Want a hospital to use your technology? How to shorten your sales cycle by addressing privacy
You have this fabulous technology that will revolutionize healthcare in Canada, improve patient care, workflow, decision support…. if only healthcare providers and hospitals would buy it! There are a lot of factors that go into a sale in healthcare technology in Canada, and privacy compliance is one of those factors that will increase your credibility and shorten the sales cycle with healthcare organizations.
Here are 5 factors to prepare your privacy value proposition for sales in healthcare technology:
Know which legislation applies to your company, technology, and services and which legislation applies to your customers
Private sector privacy legislation, such as the Personal Information Protection and Electronic Documents Act (“PIPEDA”), Canada’s federal private sector privacy legislation applies across Canada though some provinces have their own private sector privacy legislation. Knowing what your obligations are and what obligations your customers have is the starting point for your privacy program and communicating your privacy value proposition.
Prepare to address how you will enable your customers to comply with their obligations
Many provinces have health privacy legislation and, while it may or may not apply to your company or technology, it likely applies to your customers. They may have to ensure that certain provisions are in contracts with service providers, or that they limit the uses of data by their service providers. They may have to ensure that they can access data within certain time frames, block data from being shared between providers, and enforce retention periods. By knowing what your customers need, you can build it into your business processes and/or technology and ensure that you’re prepared to speak to this.

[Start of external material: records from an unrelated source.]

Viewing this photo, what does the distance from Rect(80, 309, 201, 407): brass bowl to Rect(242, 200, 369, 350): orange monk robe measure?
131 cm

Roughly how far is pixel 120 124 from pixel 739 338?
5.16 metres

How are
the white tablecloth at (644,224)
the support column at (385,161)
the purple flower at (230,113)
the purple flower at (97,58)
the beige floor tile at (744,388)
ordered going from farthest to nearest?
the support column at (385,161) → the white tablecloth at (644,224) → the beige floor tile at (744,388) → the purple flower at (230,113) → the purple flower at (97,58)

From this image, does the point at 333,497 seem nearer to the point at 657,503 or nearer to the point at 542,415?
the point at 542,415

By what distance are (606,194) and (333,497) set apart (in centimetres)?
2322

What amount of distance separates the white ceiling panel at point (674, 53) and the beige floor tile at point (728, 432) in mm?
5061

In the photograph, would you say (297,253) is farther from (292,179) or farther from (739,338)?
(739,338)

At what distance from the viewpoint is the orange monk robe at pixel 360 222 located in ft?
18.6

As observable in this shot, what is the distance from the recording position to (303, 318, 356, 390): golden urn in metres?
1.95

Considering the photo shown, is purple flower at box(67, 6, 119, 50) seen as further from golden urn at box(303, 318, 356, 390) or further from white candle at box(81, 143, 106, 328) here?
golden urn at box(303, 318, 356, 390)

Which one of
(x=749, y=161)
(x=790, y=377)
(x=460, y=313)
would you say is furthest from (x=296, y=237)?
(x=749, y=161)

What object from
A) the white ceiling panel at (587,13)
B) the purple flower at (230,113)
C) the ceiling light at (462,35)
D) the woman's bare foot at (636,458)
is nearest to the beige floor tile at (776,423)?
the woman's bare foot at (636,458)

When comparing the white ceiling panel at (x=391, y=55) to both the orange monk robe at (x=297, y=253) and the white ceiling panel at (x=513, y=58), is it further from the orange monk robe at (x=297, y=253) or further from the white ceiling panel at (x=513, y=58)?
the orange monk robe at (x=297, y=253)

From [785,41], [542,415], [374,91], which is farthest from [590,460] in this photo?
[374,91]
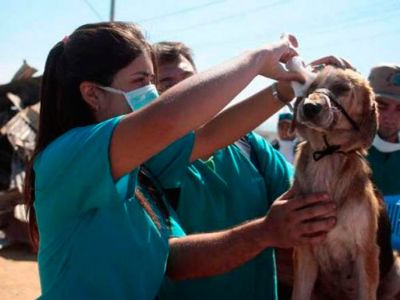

Make sure your contracts are compliant
Once you know the obligations in of your customers, you can tailor your contracts to ensure that your contracts will enable them to comply with their obligations under their applicable legislation.
Keep data in Canada when possible and address how you protect data when it is not stored in Canada
While there are a couple of circumstances where provinces require data to be stored in Canada, for the most part, this is not a legislated requirement. Nevertheless, there is trepidation and discomfort within the healthcare sector in Canada when sensitive personal information is stored outside of the country. Setting up to provide your services within Canadian data infrastructure simplifies your sales pitch. Regardless of where your data infrastructure is housed, your contracts with your service providers should ensure that they can only use the data for the service they are providing to your company.
5. Be transparent with your privacy and security practices
When companies are cagey or not forthcoming about their data management practices, customers lose confidence and trust. Once you’ve put the effort in to address #1-4 above, shout it from the rooftops! (But please don’t say you’re “PHIPA Compliant”….that’s not a thing for technology…but that’s another blog).
The bottom line: Let your customers know that you value their data, that it is THEIR data, and that it will be protected in a manner that enables them to comply with their legislative obligations and best practices. Put the effort in up front - it will save you significant frustration, shorten your sales cycle, and earn trust in the long run.